"One kiss" can spread 80 million bacteria, according to scientists

According to a new study in the journal Microbiome, a single 10-second kiss can transfer as many as 80 million bacteria, according to Dutch scientists.

Yes, when you and your loved one kiss, you're doing a lot more than just showing a little affection, you're also swapping tons of bacteria!

Screenshot fromt the video.

A team from the Netherlands Organisation for Applied Scientific Research (TNO) led by Professor Remco Kort, asked 21 couples a series of questions to assess their kissing habits, including how frequently they had kissed in the last year and when they last locked lips.

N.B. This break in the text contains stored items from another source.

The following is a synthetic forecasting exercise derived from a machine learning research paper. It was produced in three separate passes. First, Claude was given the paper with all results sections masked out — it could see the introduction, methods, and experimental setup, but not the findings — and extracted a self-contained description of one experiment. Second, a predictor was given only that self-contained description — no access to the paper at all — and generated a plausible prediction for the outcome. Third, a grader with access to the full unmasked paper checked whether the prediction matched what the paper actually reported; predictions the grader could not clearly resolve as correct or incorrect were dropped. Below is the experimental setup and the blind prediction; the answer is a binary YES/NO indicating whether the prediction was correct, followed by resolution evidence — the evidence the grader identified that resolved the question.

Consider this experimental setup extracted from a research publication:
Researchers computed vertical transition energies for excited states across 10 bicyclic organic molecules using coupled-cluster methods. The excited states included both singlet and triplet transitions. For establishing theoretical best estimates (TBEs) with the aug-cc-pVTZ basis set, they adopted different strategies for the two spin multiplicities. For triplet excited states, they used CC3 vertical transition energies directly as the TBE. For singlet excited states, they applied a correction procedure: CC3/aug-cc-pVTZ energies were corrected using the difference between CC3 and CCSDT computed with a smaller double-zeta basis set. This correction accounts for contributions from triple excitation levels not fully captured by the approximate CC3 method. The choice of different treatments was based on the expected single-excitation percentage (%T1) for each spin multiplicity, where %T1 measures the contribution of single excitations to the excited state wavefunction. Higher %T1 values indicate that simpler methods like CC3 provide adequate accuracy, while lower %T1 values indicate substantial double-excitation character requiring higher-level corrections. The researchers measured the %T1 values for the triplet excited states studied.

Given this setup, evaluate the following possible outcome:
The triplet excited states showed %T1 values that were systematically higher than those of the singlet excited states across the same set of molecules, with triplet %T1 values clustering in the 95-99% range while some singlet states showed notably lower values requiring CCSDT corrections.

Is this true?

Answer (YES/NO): YES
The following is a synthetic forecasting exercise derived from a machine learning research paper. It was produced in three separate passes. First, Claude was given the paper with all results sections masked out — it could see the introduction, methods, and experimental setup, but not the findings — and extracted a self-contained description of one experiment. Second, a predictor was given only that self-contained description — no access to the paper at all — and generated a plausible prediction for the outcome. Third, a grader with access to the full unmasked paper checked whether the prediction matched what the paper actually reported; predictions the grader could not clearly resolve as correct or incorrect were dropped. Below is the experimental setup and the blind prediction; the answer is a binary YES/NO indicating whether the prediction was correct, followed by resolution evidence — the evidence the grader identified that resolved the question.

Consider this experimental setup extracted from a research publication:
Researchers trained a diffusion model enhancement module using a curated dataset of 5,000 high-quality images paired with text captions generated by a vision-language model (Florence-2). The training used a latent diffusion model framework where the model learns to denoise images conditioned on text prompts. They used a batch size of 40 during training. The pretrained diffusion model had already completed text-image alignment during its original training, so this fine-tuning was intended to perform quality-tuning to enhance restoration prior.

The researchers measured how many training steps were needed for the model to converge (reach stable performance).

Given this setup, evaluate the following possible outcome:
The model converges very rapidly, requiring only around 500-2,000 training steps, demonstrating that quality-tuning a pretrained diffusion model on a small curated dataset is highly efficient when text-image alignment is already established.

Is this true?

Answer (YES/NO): NO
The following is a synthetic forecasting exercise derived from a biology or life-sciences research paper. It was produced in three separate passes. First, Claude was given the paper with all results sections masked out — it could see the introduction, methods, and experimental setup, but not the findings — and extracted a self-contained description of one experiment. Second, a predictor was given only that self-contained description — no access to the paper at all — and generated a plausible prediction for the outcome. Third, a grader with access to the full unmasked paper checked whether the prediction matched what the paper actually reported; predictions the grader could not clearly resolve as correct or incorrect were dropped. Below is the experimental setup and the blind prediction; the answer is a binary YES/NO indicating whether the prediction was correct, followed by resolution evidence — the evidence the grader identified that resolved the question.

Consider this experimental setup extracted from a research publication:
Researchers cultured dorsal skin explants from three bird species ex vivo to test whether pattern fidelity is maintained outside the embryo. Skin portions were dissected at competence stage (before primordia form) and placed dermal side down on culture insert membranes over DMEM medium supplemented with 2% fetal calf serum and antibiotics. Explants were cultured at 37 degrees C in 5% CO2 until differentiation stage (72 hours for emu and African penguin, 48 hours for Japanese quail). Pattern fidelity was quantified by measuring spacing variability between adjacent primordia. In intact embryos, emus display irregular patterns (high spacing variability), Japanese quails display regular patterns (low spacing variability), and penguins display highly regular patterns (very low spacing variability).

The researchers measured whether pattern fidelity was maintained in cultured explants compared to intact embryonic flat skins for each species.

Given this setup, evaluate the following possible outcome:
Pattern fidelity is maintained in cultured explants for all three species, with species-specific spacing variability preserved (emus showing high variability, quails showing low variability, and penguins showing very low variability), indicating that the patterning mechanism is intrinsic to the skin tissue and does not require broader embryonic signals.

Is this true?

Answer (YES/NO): NO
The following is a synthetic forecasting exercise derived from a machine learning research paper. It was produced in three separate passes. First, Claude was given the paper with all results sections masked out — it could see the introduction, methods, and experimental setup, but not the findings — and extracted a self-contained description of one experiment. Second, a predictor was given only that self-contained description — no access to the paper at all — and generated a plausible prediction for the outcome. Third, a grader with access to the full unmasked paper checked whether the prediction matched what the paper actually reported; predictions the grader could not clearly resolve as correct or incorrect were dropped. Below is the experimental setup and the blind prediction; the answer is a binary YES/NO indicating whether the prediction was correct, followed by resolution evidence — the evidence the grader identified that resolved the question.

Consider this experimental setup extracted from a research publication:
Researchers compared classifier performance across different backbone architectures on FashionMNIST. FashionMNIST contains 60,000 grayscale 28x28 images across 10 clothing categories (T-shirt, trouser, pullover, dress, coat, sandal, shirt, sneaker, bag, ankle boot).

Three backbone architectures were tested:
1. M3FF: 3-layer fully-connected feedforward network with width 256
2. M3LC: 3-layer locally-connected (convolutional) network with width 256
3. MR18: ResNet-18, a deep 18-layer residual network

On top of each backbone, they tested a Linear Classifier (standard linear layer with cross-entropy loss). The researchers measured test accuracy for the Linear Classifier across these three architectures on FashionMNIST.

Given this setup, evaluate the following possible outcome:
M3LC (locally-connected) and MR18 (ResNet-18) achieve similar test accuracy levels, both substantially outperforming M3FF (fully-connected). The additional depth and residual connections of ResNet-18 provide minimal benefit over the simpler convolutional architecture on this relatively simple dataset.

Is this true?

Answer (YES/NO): YES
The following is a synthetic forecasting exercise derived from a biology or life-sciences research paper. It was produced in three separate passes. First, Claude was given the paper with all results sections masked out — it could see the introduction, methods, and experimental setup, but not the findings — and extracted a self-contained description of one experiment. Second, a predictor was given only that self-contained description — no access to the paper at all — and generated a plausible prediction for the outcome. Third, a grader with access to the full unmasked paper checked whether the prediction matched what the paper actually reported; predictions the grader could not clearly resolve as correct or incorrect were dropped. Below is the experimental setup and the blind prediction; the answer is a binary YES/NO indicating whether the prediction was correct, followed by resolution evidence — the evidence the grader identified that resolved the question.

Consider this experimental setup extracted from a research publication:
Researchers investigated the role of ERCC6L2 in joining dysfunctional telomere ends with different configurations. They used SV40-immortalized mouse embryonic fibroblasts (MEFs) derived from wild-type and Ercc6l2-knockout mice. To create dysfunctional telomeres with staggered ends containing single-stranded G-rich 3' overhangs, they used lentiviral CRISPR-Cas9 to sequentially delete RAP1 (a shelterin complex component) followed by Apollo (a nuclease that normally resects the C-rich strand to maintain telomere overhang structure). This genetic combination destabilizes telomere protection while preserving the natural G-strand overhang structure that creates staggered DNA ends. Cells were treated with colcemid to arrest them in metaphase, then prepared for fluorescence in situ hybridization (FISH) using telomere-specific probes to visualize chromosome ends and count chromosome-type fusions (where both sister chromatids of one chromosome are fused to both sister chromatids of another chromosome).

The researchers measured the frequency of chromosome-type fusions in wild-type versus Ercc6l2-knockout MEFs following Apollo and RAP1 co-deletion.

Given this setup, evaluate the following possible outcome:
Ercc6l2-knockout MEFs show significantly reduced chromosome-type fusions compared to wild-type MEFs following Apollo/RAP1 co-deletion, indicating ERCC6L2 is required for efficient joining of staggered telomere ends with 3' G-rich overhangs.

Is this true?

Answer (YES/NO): NO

The study, published the American scientific journal Microbiome, measured how many microbes the exchange. Their levels of bacteria and other micro-organisms on their tongues and in their saliva were tested.

In a single kiss of ten seconds, 80 million bacteria are transferred - on average - from one person to the other,
says Remco Kort, who collaborated with Amsterdam's Micropia Museum for the study. The museum claims to be the first dedicated to the science of microbes.

Researchers found that people in a relationship have more similar types of oral bacteria compared to strangers. And couples who reported they kissed more frequently had more similar microbiomes in their mouths.

To find see how similar the shared bacteria were, the researchers did one more test. One person in the couple drank a probiotic yogurt drink containing bacteria called Lactobacillus and Bifidobacteria and waited a little bit. Then, the couple shared a 10-second, French kiss. The researchers took a sample of the bacteria in the mouth of the partner who hadn't had any probiotic yogurt. What the researchers found was that the volume of bacteria transferred to the other partner was on average 80 million bacteria!

French kissing is a great example of exposure to a gigantic number of bacteria in a short time. While 80 million bacteria being transferred in just one kiss sounds scary, it is in fact probably a good thing, acting as a form of immunization and building resistance from exposure to different microorganisms,
says Professor Remco Kort.

It was also found out through questionnaires that the more often a couple kisses, the more bacteria they share. Dry, prudent kisses only transfer 1,000 bacteria and a French kiss will give millions of bacteria!

This might all sound a bit icky, but researchers say transferring bacteria can actually be beneficial for you.

There are a number of studies that show if the diversity in bacteria increases — more different types of species — this is a good thing,
study author Remco Cort told Time.

In fact, it can actually help keep the body resistant to disease, by allowing your body to build up resistance to different microorganisms. If you would you like to know how much bacteria you and your partner are sharing? There is a "Kiss-o-meter" set up in Amsterdam based on this research that will rate your kisses: Micropia. They will give you a read out of the microorganisms you’ve exchanged.